Your mom called. She doesn’t quite know how to tell you this. But, this Christmas, she would really appreciate it if you didn’t get her an obvious piece of future garage sale fodder.
This is the time of year when salad shooters, foot spas, electric manicure sets, sandwich grills, quesadilla makers, and a hundred other things you would never think to buy for yourself come out of the woodwork and clutter the aisles of stores from Wal-Mart to Macy’s and everything in between. This is a little secret, but there is a reason you would never think to buy this stuff for yourself, the same reason most of it is only available in December. Don’t get to thinking this stuff is the answer for the person who has “everything.”
If you would like to know the truth about this stuff, check out a yard sale, a thrift shop, or eBay. Feel free to search for brand names such as “Salton” or “Homedics”, or for products like “home spa” or “smoothie maker” or whatever other bit of plastic looks so appealing on the shelves at Target. I’m sorry, but if mom liked smoothies half as much as you think she does, she would already be making them in her blender, a multi-purpose tool perfectly suited to the job.

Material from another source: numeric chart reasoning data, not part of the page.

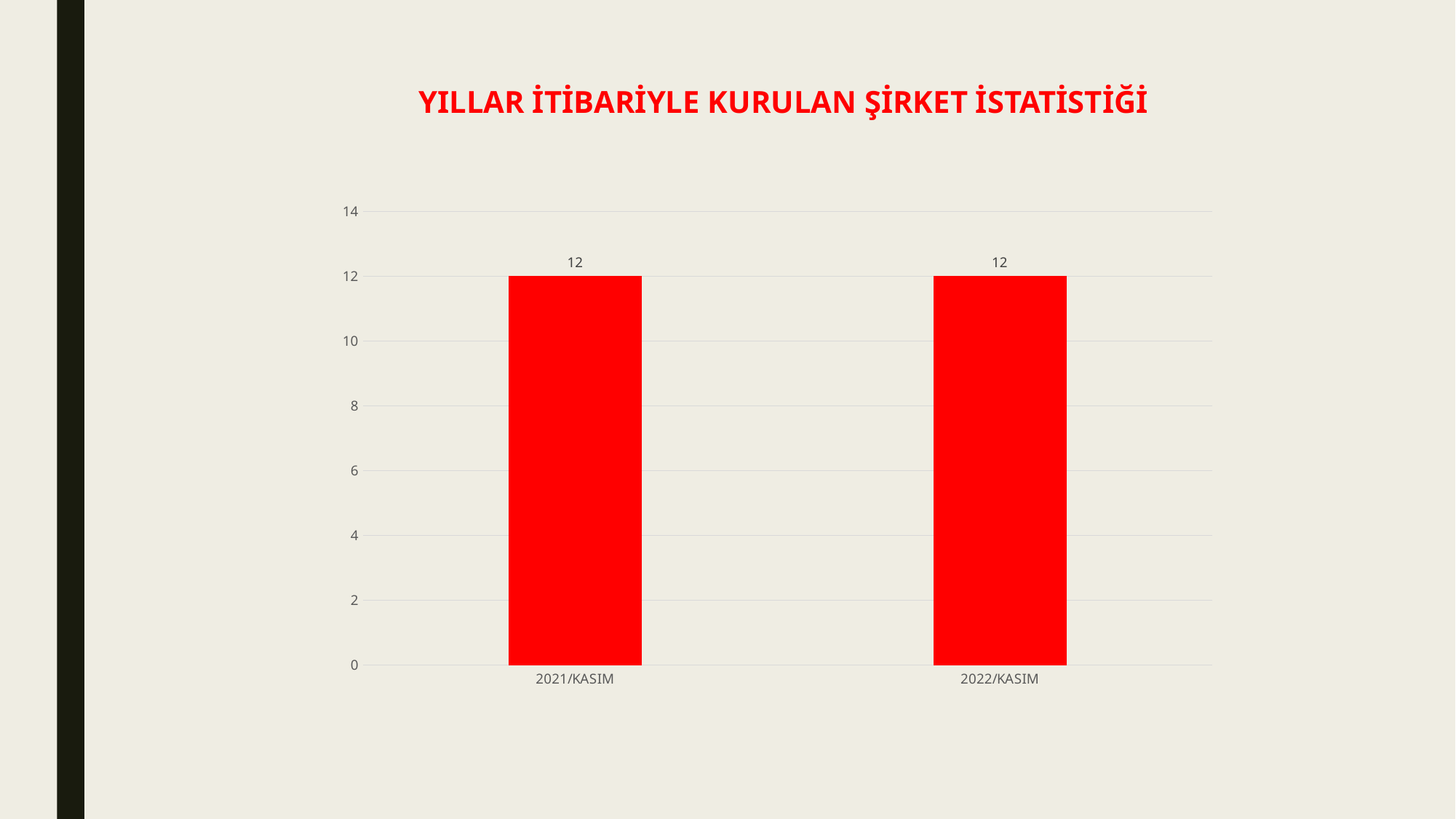
Is the value for 2021/KASIM greater or less than 10? greater What kind of chart is shown on the slide? bar chart How many categories are shown on the x axis? 2 Do the values rise, fall or stay the same from 2021/KASIM to 2022/KASIM? stay the same What is the difference between the values for 2021/KASIM and 2022/KASIM? 0 What is the value for 2022/KASIM? 12 What is the highest value shown on the y axis? 14 What colour are the bars in the chart? red What is the title of the chart? YILLAR İTİBARİYLE KURULAN ŞİRKET İSTATİSTİĞİ What is the value for 2021/KASIM? 12 Is the value for 2022/KASIM greater or less than 14? less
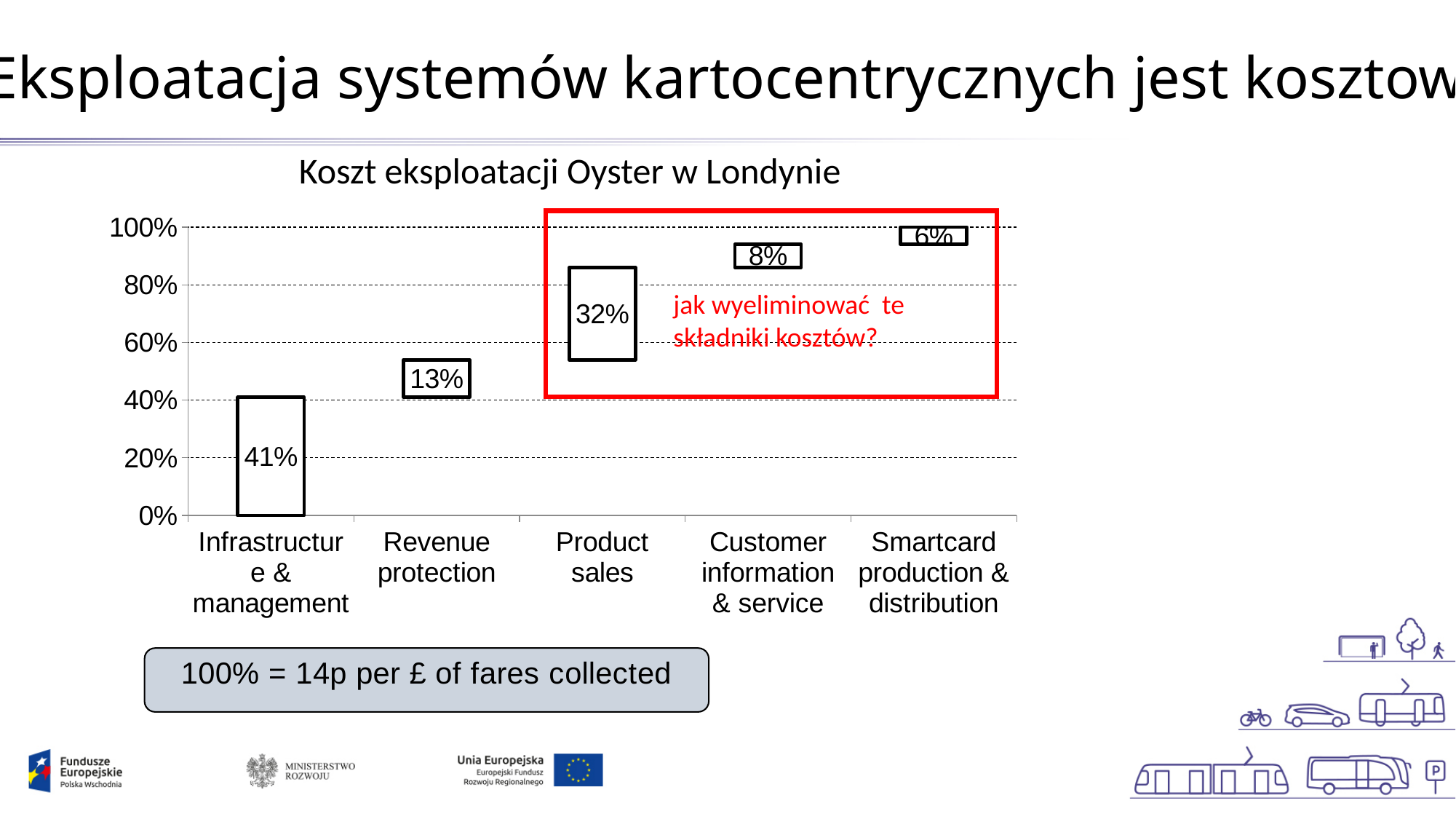
Which category has the highest value? Infrastructure & management What is the title of the chart? Koszt eksploatacji Oyster w Londynie Which category has the lowest value? Smartcard production & distribution What is the value for Infrastructure & management? 41% What is the sum of the values for Revenue protection and Customer information & service? 21% What is the value for Smartcard production & distribution? 6% How many categories are shown on the x axis? 5 What is the value for Customer information & service? 8% Which is larger, the value for Revenue protection or the value for Customer information & service? Revenue protection What kind of chart is shown on the slide? Bar chart What is the value for Product sales? 32% What is the difference between the values for Infrastructure & management and Product sales? 9%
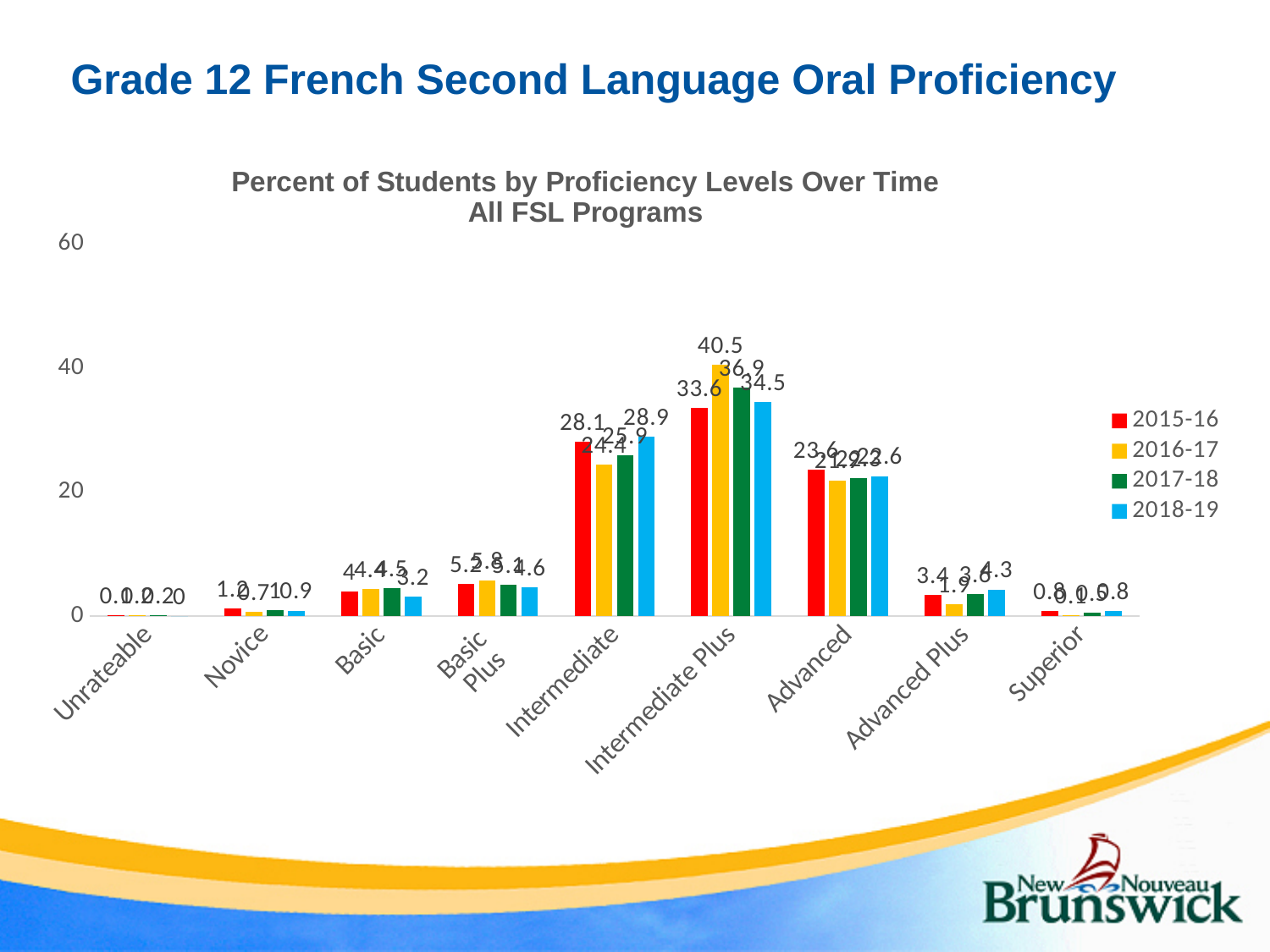
What kind of chart is shown on the slide? bar chart Is the value for Advanced in 2015-16 greater or less than 20? greater For Intermediate, which is larger: the 2015-16 value or the 2018-19 value? 2018-19 Which proficiency level has the highest value for 2016-17? Intermediate Plus What is the value for Basic in 2018-19? 3.2 What is the value for Intermediate Plus in 2016-17? 40.5 Which colour represents the 2017-18 series in the legend? green What is the value for Advanced Plus in 2016-17? 1.9 What is the value for Intermediate in 2018-19? 28.9 How many series does the legend list? 4 How many proficiency level categories are shown on the x axis? 9 What is the difference between the 2016-17 and 2015-16 values for Intermediate Plus? 6.9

Today I even saw a “hot chocolate maker.” What a great way to tell mom she isn’t even competent to stir a packet of Swiss Miss into hot water! The electric jar opener at first seemed like a thoughtless item, but then I thought about it. This might indeed be a very useful gift for someone elderly or handicapped.
This year’s lists of potentially hot gifts includes many of the usual suspects, but the one that truly baffles me is the “S’mores Maker.” I saw one that was actually billed as “restaurant quality.” When was the last time you saw s’mores on a menu, really? And how often does the typical family make s’mores? Less often than popcorn, ice cream, or pizza, I’d wager. And relatively few families have appliances dedicated to these foods cluttering their kitchens.
Don’t waste your hard-earned money on thoughtless and useless items, destined for a dusty storage area at best. Try asking people what they want for Christmas. Consider buying them a book about a subject they like — even if it’s a cartoon book. Maybe this is a good opportunity to introduce them to a movie you think they would like with a DVD. Maybe a gift card. If that fails, consider donating to a charity in their name that you feel they would approve of .
Oh yeah, and your sister-in-law would really appreciate it if you would avoid gifts for the kids that make noise or need batteries.
I ate at a cafe once. We had smores. They actually brough the smores set to the table with the appropriate goodies. It was quite tasty.